(TASK DATA):

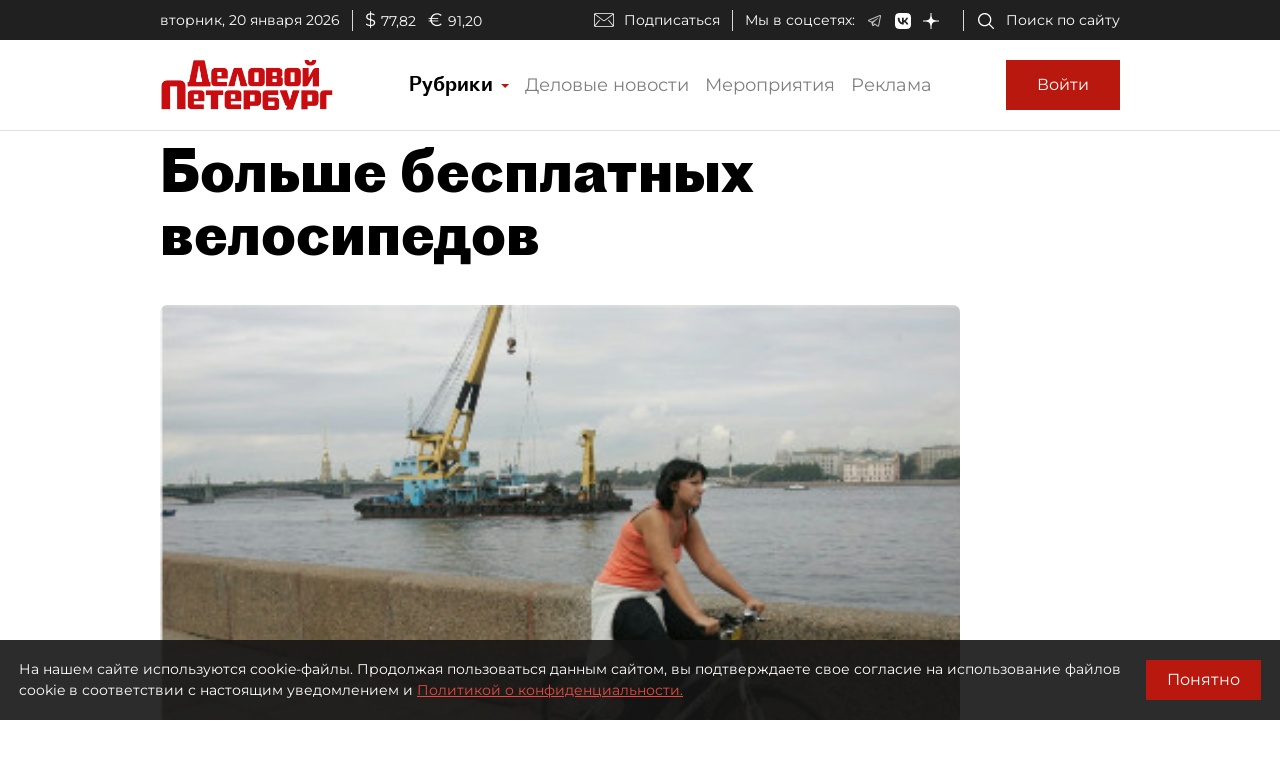

--- FILE ---
content_type: application/javascript
request_url: https://smi2.ru/counter/settings?payload=COmNAxie8MnrvTM6JDIwZjkyZGM4LTczYzQtNDk3MS1hZmQ2LTNiNGM0M2MwOWM1MQ&cb=_callbacks____0mkn59phe
body_size: 1520
content:
_callbacks____0mkn59phe("[base64]");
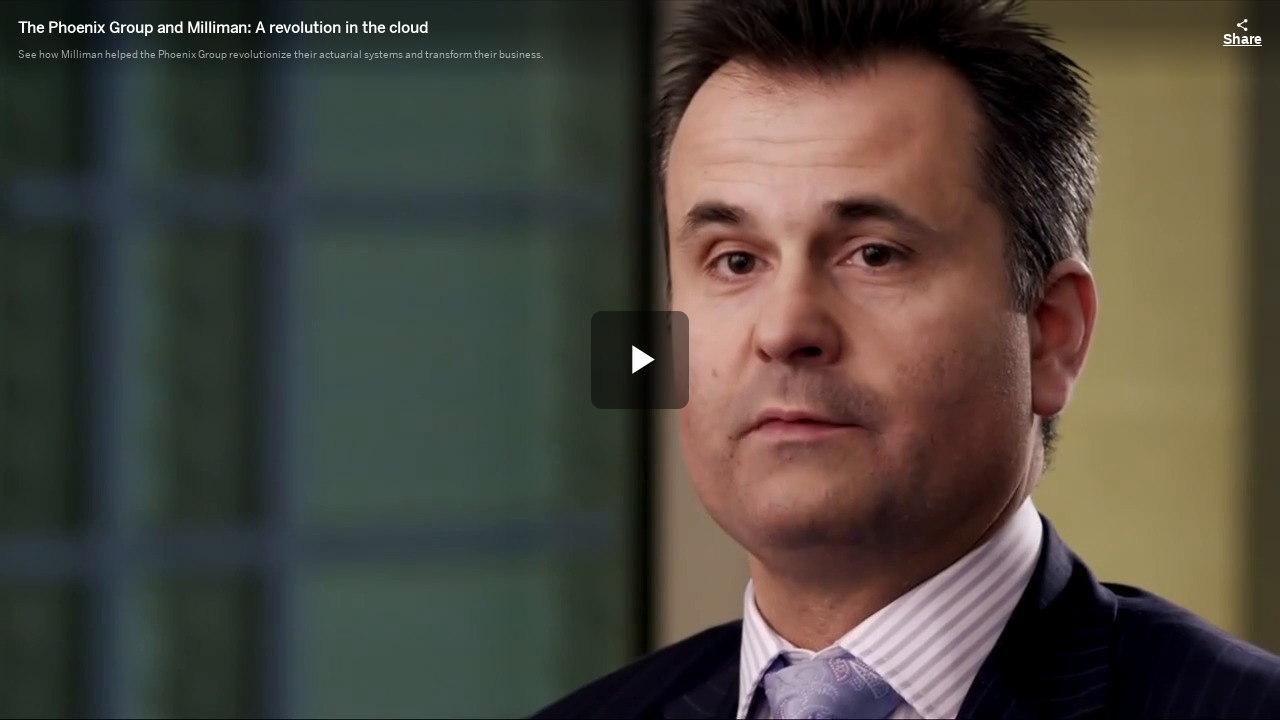

--- FILE ---
content_type: text/vtt
request_url: https://fastly-signed-us-east-1-prod.brightcovecdn.com/media/v1/hls/v7/clear/5716634434001/032b200d-50cd-41e7-91d7-ac867f586fc3/cb5f3af5-2448-47c9-a480-c926aebab593/segment0.vtt?fastly_token=Njk2ODRjMTRfNjY0NjhjZmMyNWQ5ODM3YThmY2Y4NWFjODQ0NzlhYWU1OWU0NDcwNTQyOTA5ZDcxZDI1OWRiNjA1Y2YzMjgzY18vL2Zhc3RseS1zaWduZWQtdXMtZWFzdC0xLXByb2QuYnJpZ2h0Y292ZWNkbi5jb20vbWVkaWEvdjEvaGxzL3Y3L2NsZWFyLzU3MTY2MzQ0MzQwMDEvMDMyYjIwMGQtNTBjZC00MWU3LTkxZDctYWM4NjdmNTg2ZmMzL2NiNWYzYWY1LTI0NDgtNDdjOS1hNDgwLWM5MjZhZWJhYjU5My8%3D
body_size: -28
content:
WEBVTT
X-TIMESTAMP-MAP=LOCAL:00:00:00.000,MPEGTS:0

00:11.710 --> 00:14.880
We're a company that's grown from acquisitions
with every new fund,

00:14.880 --> 00:17.590
every new company that we acquired another
process.

00:17.590 --> 00:21.000
Another system, a different system.
Another way of doing things for us,

00:21.000 --> 00:24.090
sticking with our legacy systems just wasn't
really an option.

00:24.320 --> 00:30.000
We have lots of different legacy products on
lots of systems managed in in different ways

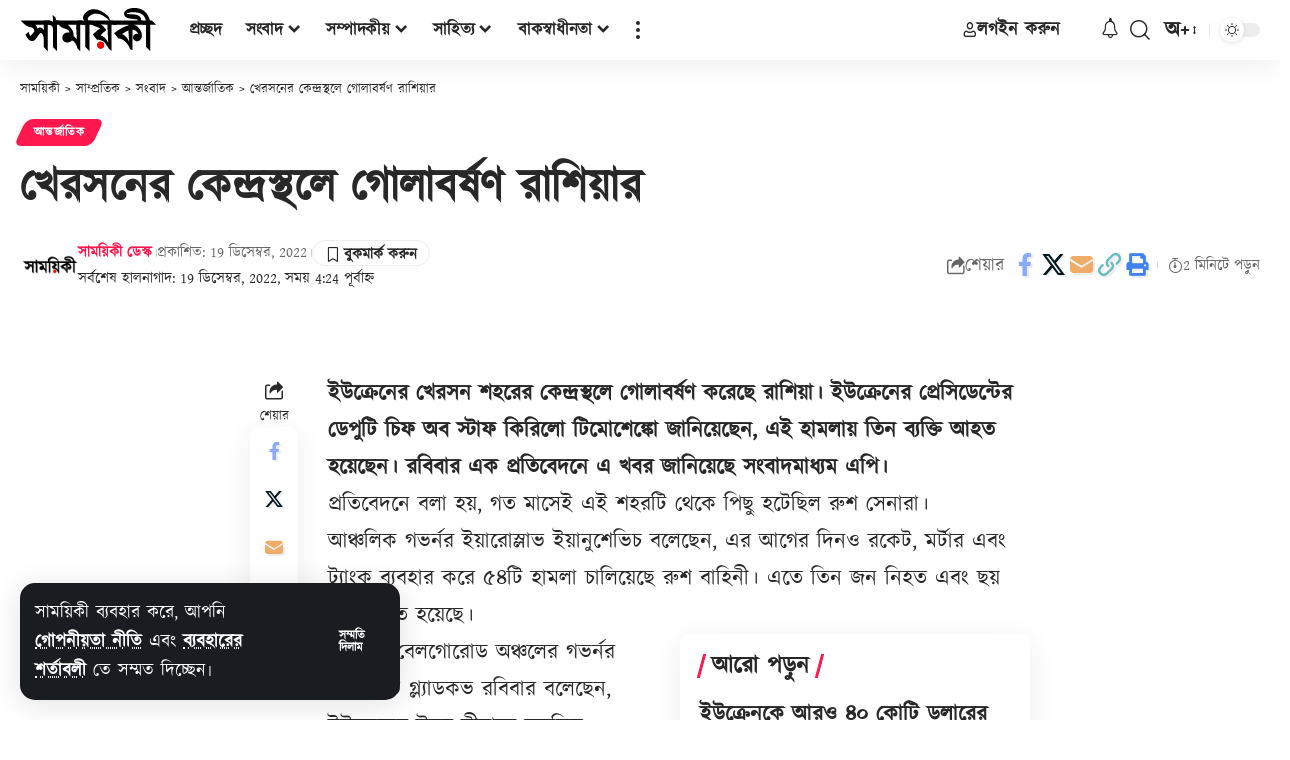

--- FILE ---
content_type: text/html; charset=utf-8
request_url: https://www.google.com/recaptcha/api2/aframe
body_size: 268
content:
<!DOCTYPE HTML><html><head><meta http-equiv="content-type" content="text/html; charset=UTF-8"></head><body><script nonce="-6I4LRAvSNIFzjpt4whi0Q">/** Anti-fraud and anti-abuse applications only. See google.com/recaptcha */ try{var clients={'sodar':'https://pagead2.googlesyndication.com/pagead/sodar?'};window.addEventListener("message",function(a){try{if(a.source===window.parent){var b=JSON.parse(a.data);var c=clients[b['id']];if(c){var d=document.createElement('img');d.src=c+b['params']+'&rc='+(localStorage.getItem("rc::a")?sessionStorage.getItem("rc::b"):"");window.document.body.appendChild(d);sessionStorage.setItem("rc::e",parseInt(sessionStorage.getItem("rc::e")||0)+1);localStorage.setItem("rc::h",'1769003214537');}}}catch(b){}});window.parent.postMessage("_grecaptcha_ready", "*");}catch(b){}</script></body></html>

--- FILE ---
content_type: text/css; charset=utf-8
request_url: https://www.samoyiki.com/wp-content/cache/min/1/wp-content/uploads/useanyfont/uaf.css?ver=1768958689
body_size: 303
content:
@font-face{font-family:'kalpurush';src:url(/wp-content/uploads/useanyfont/3326kalpurush.woff2) format('woff2'),url(/wp-content/uploads/useanyfont/3326kalpurush.woff) format('woff');font-display:swap}.kalpurush{font-family:'kalpurush'!important}h1,h2,h3,h4,h5,h6,.entry-title,body.single-post .entry-title,body.page .entry-title,body.category .entry-title,.widget-title,.site-title,.site-description,body,p,blockquote,li,a,strong,b,em,.menu-author-container li a,.menu-author-container li span,#menu-author li a,#menu-author li span,.menu-company-container li a,.menu-company-container li span,#menu-company li a,#menu-company li span,.menu-footer-menu-container li a,.menu-footer-menu-container li span,#menu-footer-menu li a,#menu-footer-menu li span,.menu-main-container li a,.menu-main-container li span,#menu-main li a,#menu-main li span,.menu-main-menu-container li a,.menu-main-menu-container li span,#menu-main-menu li a,#menu-main-menu li span,.menu-mobile-container li a,.menu-mobile-container li span,#menu-mobile li a,#menu-mobile li span,.menu-mobile-header-menu-container li a,.menu-mobile-header-menu-container li span,#menu-mobile-header-menu li a,#menu-mobile-header-menu li span,.menu-primary-menu-container li a,.menu-primary-menu-container li span,#menu-primary-menu li a,#menu-primary-menu li span,.menu-support-container li a,.menu-support-container li span,#menu-support li a,#menu-support li span,.menu-users-menu-container li a,.menu-users-menu-container li span,#menu-users-menu li a,#menu-users-menu li span,.menu-writer-menu-1-container li a,.menu-writer-menu-1-container li span,#menu-writer-menu-1 li a,#menu-writer-menu-1 li span,.menu---container li a,.menu---container li span,#menu-- li a,#menu-- li span,.menu---container li a,.menu---container li span,#menu-- li a,#menu-- li span{font-family:'kalpurush'!important}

(PROBLEM TO WORK ON): Print once more, exactly, the lines that start at the top of the records above and end at the line with "00:24.320 --> 00:30.000", skipping all pictures.

(SOLVED EXERCISE):
--- FILE ---
content_type: application/javascript
request_url: https://smi2.ru/counter/settings?payload=COmNAxie8MnrvTM6JDIwZjkyZGM4LTczYzQtNDk3MS1hZmQ2LTNiNGM0M2MwOWM1MQ&cb=_callbacks____0mkn59phe
body_size: 1520
content:
_callbacks____0mkn59phe("[base64]");

--- FILE ---
content_type: text/vtt
request_url: https://fastly-signed-us-east-1-prod.brightcovecdn.com/media/v1/hls/v7/clear/5716634434001/032b200d-50cd-41e7-91d7-ac867f586fc3/cb5f3af5-2448-47c9-a480-c926aebab593/segment0.vtt?fastly_token=Njk2ODRjMTRfNjY0NjhjZmMyNWQ5ODM3YThmY2Y4NWFjODQ0NzlhYWU1OWU0NDcwNTQyOTA5ZDcxZDI1OWRiNjA1Y2YzMjgzY18vL2Zhc3RseS1zaWduZWQtdXMtZWFzdC0xLXByb2QuYnJpZ2h0Y292ZWNkbi5jb20vbWVkaWEvdjEvaGxzL3Y3L2NsZWFyLzU3MTY2MzQ0MzQwMDEvMDMyYjIwMGQtNTBjZC00MWU3LTkxZDctYWM4NjdmNTg2ZmMzL2NiNWYzYWY1LTI0NDgtNDdjOS1hNDgwLWM5MjZhZWJhYjU5My8%3D
body_size: -28
content:
WEBVTT
X-TIMESTAMP-MAP=LOCAL:00:00:00.000,MPEGTS:0

00:11.710 --> 00:14.880
We're a company that's grown from acquisitions
with every new fund,

00:14.880 --> 00:17.590
every new company that we acquired another
process.

00:17.590 --> 00:21.000
Another system, a different system.
Another way of doing things for us,

00:21.000 --> 00:24.090
sticking with our legacy systems just wasn't
really an option.

00:24.320 --> 00:30.000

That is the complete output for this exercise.